[Dataset excerpt]
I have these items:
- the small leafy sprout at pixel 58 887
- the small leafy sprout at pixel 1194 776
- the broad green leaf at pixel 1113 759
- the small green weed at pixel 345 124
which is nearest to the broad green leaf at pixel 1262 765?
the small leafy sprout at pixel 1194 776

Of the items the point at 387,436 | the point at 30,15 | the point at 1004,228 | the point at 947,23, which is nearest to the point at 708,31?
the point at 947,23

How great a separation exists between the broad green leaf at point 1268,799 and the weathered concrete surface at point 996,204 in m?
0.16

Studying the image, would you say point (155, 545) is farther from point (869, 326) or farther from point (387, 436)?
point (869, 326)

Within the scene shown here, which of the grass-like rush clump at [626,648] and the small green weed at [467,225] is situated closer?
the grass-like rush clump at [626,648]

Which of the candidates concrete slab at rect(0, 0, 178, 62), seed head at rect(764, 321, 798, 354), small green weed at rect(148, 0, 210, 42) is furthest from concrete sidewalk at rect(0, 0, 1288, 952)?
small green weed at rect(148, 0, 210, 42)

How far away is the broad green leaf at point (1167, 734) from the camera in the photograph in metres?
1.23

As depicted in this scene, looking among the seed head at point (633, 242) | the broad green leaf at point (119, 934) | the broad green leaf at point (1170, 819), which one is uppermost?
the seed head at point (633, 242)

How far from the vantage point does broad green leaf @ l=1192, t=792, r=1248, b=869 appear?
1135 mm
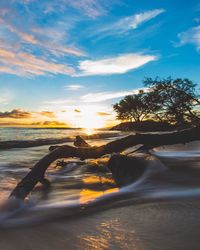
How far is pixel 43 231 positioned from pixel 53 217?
0.49 metres

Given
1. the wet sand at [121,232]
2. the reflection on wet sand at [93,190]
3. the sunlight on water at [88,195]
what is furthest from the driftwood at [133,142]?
the wet sand at [121,232]

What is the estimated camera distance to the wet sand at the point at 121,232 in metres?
2.80

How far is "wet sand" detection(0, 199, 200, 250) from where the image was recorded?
9.20ft

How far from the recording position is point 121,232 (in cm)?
312

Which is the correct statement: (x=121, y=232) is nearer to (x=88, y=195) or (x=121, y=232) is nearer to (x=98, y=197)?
(x=98, y=197)

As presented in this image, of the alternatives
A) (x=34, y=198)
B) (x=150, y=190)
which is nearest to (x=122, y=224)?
(x=150, y=190)

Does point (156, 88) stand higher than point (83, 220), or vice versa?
point (156, 88)

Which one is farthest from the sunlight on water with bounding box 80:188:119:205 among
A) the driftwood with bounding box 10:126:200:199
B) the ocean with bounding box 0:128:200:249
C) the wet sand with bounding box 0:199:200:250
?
the driftwood with bounding box 10:126:200:199

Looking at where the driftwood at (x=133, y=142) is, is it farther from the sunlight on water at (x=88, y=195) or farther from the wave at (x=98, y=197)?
the sunlight on water at (x=88, y=195)

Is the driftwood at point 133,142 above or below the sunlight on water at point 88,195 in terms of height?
above

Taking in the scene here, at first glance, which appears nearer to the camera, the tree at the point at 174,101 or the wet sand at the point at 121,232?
the wet sand at the point at 121,232

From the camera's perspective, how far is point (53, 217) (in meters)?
3.77

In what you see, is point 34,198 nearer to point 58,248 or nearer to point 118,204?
point 118,204

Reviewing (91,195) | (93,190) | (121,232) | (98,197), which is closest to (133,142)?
(93,190)
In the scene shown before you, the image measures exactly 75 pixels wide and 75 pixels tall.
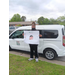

*Aim*:
Swap every "broad green leaf" in the material for "large green leaf" and reproduce the rest unchanged, omitting the pictures.

*Worked answer*:
I have these items:
- the small leafy sprout at pixel 58 887
- the small leafy sprout at pixel 1194 776
- the large green leaf at pixel 1113 759
- the small green weed at pixel 345 124
which is nearest to the large green leaf at pixel 1262 765?
the small leafy sprout at pixel 1194 776

Of the items the point at 387,436 | the point at 30,15 | the point at 1004,228 | the point at 947,23, which is nearest to the point at 708,31?
the point at 947,23

How great a separation exists between the large green leaf at point 1268,799 and the weathered concrete surface at point 996,204 in m?
0.16

Studying the image, would you say point (155, 545) is farther from point (869, 326) or farther from point (387, 436)?
point (869, 326)

Within the scene shown here, which of the grass-like rush clump at [626,648] and the small green weed at [467,225] is situated closer?
the grass-like rush clump at [626,648]

Which of the candidates concrete slab at rect(0, 0, 178, 62), seed head at rect(764, 321, 798, 354), small green weed at rect(148, 0, 210, 42) is furthest from concrete sidewalk at rect(0, 0, 1288, 952)?
small green weed at rect(148, 0, 210, 42)

How far away is the large green leaf at point (1167, 734) from the camera in the photograph in metres?
1.23

As depicted in this scene, looking among the seed head at point (633, 242) | the large green leaf at point (119, 934) | the large green leaf at point (1170, 819), which one is uppermost?
the seed head at point (633, 242)

How far from the vantage point does large green leaf @ l=1192, t=792, r=1248, b=869 appear?
1135 mm
How far is pixel 43 231 positioned from pixel 53 217?
0.49 metres

Given
1. the wet sand at [121,232]
2. the reflection on wet sand at [93,190]
3. the sunlight on water at [88,195]
what is furthest from the driftwood at [133,142]?
the wet sand at [121,232]

What is the estimated camera distance to the wet sand at the point at 121,232 in metres?
2.80

How far is "wet sand" detection(0, 199, 200, 250) from where the image was recorded?
9.20ft

How far from the recording position is point 121,232 (in cm)?
312

Which is the correct statement: (x=121, y=232) is nearer to (x=88, y=195) or (x=121, y=232) is nearer to (x=98, y=197)?
(x=98, y=197)

As presented in this image, of the alternatives
A) (x=34, y=198)
B) (x=150, y=190)
which is nearest to (x=122, y=224)?
(x=150, y=190)

Does point (156, 88) stand higher than point (83, 220), or vice versa?
point (156, 88)

Which one is farthest from the sunlight on water with bounding box 80:188:119:205 among
A) the driftwood with bounding box 10:126:200:199
B) the ocean with bounding box 0:128:200:249
C) the wet sand with bounding box 0:199:200:250
?
the driftwood with bounding box 10:126:200:199

Looking at where the driftwood at (x=133, y=142) is, is it farther from the sunlight on water at (x=88, y=195) or farther from the wave at (x=98, y=197)?
the sunlight on water at (x=88, y=195)

Is the driftwood at point 133,142 above or below the sunlight on water at point 88,195 in terms of height?
above

Taking in the scene here, at first glance, which appears nearer to the camera, the tree at the point at 174,101 or the wet sand at the point at 121,232?
the wet sand at the point at 121,232

From the camera's perspective, how far is point (53, 217) (in meters)?
3.77

In what you see, is point 34,198 nearer to point 58,248 or nearer to point 118,204?
point 118,204

Reviewing (91,195) | (93,190) | (121,232) | (98,197), which is closest to (133,142)?
(93,190)
In the scene shown before you, the image measures exactly 75 pixels wide and 75 pixels tall.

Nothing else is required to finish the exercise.